##### STUDY TEXT #####

Prof George Salmond - BSPP President


George Salmond

George Salmond is Professor of Molecular Microbiology in the Biochemistry department at Cambridge University and a Professorial Fellow of Wolfson College, Cambridge. After a BSc in Microbiology (Strathclyde University) and a PhD for research on Phage-host interactions in Rhizobium (Warwick University) he did postdoctoral work on the molecular biology of bacterial cell division (Edinburgh University). George lectured at the University of Kent at Canterbury, then Warwick University, where he became Professor of Microbiology (1993) before moving to Cambridge in 1996 (MA; 2000 and ScD; 2006) He has also worked at Celgene Corporation, in New Jersey, USA (Celgene Sabbatical Fellow) and the CNRS, Marseille, France (Senior Ciba-Geigy Fellow).

##### ENTRIES SHOWN #####

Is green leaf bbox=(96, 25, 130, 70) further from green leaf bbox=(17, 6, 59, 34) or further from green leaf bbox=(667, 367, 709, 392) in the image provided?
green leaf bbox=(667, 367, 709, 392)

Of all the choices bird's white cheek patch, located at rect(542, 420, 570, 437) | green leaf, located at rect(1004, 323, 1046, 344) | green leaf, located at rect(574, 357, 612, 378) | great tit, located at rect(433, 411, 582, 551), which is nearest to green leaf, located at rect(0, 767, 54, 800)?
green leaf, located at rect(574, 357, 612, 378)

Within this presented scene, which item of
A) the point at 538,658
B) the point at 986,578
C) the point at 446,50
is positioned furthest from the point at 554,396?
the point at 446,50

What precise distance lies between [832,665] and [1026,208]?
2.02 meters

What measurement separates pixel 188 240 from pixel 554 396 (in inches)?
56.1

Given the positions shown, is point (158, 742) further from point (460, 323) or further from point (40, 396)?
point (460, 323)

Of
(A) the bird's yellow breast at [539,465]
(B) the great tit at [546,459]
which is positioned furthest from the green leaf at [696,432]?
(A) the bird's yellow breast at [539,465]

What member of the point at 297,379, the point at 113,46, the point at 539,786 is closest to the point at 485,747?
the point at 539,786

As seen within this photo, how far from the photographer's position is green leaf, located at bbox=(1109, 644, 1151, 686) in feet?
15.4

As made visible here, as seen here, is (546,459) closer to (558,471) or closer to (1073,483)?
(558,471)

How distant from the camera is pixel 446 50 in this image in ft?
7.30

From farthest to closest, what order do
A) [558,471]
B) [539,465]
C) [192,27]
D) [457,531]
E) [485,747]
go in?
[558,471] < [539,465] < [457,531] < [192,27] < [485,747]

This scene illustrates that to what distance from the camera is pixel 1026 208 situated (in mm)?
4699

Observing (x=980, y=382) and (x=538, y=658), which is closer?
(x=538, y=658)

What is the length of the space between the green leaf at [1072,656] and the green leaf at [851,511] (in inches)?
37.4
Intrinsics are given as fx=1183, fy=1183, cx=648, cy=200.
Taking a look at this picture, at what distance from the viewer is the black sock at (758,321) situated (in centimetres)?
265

#####
##### ENTRIES SHOWN #####

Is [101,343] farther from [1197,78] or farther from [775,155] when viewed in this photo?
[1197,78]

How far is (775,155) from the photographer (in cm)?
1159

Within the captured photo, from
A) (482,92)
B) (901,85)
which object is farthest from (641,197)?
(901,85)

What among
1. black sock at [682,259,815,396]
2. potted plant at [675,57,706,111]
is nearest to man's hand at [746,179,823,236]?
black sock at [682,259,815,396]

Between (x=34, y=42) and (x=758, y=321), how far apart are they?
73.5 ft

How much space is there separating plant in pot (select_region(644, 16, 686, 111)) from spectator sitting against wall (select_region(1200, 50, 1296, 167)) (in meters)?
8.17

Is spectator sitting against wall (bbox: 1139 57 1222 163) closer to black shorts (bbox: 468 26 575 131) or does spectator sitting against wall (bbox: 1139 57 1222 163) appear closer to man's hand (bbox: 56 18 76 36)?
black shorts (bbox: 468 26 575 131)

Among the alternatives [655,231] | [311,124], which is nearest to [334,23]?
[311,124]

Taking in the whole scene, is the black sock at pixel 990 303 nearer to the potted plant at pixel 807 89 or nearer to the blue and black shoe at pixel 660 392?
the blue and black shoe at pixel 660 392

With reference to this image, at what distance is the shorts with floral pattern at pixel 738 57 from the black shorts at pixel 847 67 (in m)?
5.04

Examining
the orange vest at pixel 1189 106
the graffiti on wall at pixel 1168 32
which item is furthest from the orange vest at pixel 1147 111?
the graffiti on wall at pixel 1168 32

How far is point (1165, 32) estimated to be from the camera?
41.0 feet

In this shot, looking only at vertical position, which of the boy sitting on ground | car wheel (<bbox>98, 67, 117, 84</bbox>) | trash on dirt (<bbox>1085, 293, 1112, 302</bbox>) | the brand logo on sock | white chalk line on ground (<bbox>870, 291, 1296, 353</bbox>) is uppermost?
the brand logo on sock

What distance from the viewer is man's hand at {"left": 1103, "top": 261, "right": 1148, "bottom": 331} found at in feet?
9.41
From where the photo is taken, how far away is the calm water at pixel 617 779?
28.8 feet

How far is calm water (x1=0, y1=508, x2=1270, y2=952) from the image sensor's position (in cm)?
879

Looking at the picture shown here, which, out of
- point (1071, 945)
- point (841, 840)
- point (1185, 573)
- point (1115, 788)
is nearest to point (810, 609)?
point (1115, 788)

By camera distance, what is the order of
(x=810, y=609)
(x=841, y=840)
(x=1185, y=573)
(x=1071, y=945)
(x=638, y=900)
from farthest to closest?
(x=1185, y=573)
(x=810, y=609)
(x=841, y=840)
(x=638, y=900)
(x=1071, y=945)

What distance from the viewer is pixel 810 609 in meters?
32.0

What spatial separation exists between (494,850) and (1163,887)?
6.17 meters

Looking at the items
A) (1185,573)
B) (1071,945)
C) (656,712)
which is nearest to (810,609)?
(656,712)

#####

WORK TASK 1
According to the George Salmond biography, at which university did he earn his PhD?
WORK TASK 2
Write the next part of the George Salmond biography, picking up after its final sentence.
The rows are separate material, unrelated to the George Salmond biography.

TASK OUTPUT 1
Warwick University

TASK OUTPUT 2
Some of his current and past professional activities include: Governing Council of the John Innes Centre, Norwich; Governing Board and Science Committee of the Scottish Crop Research Institute, Dundee; Council of the Federation of European Microbiological Societies; International Secretary and Member of Council of the Society for General Microbiology (SGM); Convener of the Physiology, Biochemistry and Molecular Genetics Group Committee (SGM); Governing Body, Wolfson College, Cambridge; Science Unions Committee, Royal Society; Pathogen Sequencing Advisory Group, Wellcome Trust Sanger Institute, and the College of Experts (infection and immunity), Medical Research Council. He has served on multiple BBSRC committees (including Plants and Microbial Sciences Committee; Chair, Research Equipment Initiative; and Chair of Research Institute Assessment for Plants and Microbes, Quality of Science). He also chaired the Research Institute Quality of Science (Plants) review for SEERAD, Scotland.  He was a member of the Scientific Advisory Board, NSC Technologies (Illinois, USA) and has been a member of the Editorial Boards of eight microbiology and plant pathology journals, including MPP-on line, MPP, MPMI and EJPP.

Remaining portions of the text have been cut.